*EXERCISE INPUTS*:
[Start of Attachment]

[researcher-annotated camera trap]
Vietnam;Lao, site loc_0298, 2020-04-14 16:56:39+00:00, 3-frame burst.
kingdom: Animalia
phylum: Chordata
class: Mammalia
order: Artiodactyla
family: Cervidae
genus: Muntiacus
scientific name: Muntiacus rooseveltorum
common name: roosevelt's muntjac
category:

[End of Attachment]

*TASK STATEMENT*: From the first line to the last, transcribe the data exactly.

*RESULT OF THIS EXERCISE*:
[researcher-annotated camera trap]
Vietnam;Lao, site loc_0298, 2020-04-14 16:56:39+00:00, 3-frame burst.
kingdom: Animalia
phylum: Chordata
class: Mammalia
order: Artiodactyla
family: Cervidae
genus: Muntiacus
scientific name: Muntiacus rooseveltorum
common name: roosevelt's muntjac
category:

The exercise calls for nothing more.